§ **SELECTED PASSAGE**:

###

Re: Tweaks to the Archives proposal [via Schema Architypes Community Group] from Richard Wallis on 2017-07-12 (public-architypes@w3.org from July 2017)

From: Richard Wallis <richard.wallis@dataliberate.com>
Date: Wed, 12 Jul 2017 13:08:41 +0100
To: Owen Stephens <owen@ostephens.com>
Cc: public-architypes <public-architypes@w3.org>, Jane Stevenson <Jane.Stevenson@jisc.ac.uk>
Message-ID: <CAD47Kz6+P_900j11eGAr3VVr1mw-yG8bLiNs0hwLG-f7qLo_bg@mail.gmail.com>
Hi Owen,

Thanks for you input - never too late until the proposal is submitted and
adopted :-)

I feel that by focusing on Jane’s particular use case we are looking at an
edge case, in Jane’s situation a nevertheless substantial one, but I want
to be careful we don’t skew our proposal away from potentially broader
generic cases.

In describing archive collections and the things within them our objective
is to make them more discoverable widely on the web.  I believe that in
general non-archivists understand the concept of an Archive holding
organisation which is responsible for collection(s) that contain things or
items.  Reflecting that simplistic understanding was one of the starting
points for the proposed model.

As to your particular points :

*The naming of a Type as ArchiveItem or ArchiveObject*. Checking some
online definitions I see that object and item are both synonyms of each
other, however I still feel that the description of item (*an individual
article or unit, especially one that is part of a list, collection, or set.*)
is closer to what we are trying to express than that of object (*a material
thing that can be seen and touched*)

###

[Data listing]
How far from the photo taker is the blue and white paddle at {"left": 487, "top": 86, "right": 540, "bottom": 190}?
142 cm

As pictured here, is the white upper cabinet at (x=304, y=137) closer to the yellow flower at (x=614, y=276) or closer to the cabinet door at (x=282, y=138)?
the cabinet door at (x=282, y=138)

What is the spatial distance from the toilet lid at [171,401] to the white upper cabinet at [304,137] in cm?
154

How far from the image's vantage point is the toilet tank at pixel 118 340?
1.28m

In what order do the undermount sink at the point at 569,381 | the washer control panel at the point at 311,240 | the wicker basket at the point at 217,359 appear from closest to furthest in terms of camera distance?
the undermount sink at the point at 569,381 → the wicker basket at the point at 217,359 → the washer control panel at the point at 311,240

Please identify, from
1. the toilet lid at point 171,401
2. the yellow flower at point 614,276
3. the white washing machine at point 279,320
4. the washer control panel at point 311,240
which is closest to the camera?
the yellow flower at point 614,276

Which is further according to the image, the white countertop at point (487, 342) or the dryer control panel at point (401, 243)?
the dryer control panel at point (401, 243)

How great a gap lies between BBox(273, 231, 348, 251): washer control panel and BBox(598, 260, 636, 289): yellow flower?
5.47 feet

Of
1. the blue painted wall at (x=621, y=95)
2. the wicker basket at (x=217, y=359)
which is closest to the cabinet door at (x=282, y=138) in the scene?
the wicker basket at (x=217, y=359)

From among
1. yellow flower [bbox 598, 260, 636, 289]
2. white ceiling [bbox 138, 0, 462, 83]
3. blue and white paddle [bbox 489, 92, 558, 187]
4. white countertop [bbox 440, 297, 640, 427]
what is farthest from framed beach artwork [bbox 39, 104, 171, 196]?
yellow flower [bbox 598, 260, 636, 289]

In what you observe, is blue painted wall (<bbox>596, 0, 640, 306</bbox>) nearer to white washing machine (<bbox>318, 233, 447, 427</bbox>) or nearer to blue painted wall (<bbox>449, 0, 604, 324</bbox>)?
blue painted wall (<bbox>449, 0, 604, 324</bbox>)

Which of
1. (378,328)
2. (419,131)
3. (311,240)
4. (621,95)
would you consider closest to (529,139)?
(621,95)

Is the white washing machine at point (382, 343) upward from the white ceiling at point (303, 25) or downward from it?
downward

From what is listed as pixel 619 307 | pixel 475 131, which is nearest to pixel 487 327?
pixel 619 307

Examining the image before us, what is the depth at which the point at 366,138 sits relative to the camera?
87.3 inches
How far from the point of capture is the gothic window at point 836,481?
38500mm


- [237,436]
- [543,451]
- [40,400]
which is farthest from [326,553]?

###

§ **TASK A**: List every distinct email address that appears in the email about the Archives proposal.
§ **TASK B**: Reproduce the lines of the records exactly, starting at the line that contains "How far from the point" and continuing through the last line of the records.

§ **RESPONSE A**:
richard.wallis@dataliberate.com
owen@ostephens.com
public-architypes@w3.org
Jane.Stevenson@jisc.ac.uk

§ **RESPONSE B**:
How far from the point of capture is the gothic window at point 836,481?
38500mm


- [237,436]
- [543,451]
- [40,400]
which is farthest from [326,553]?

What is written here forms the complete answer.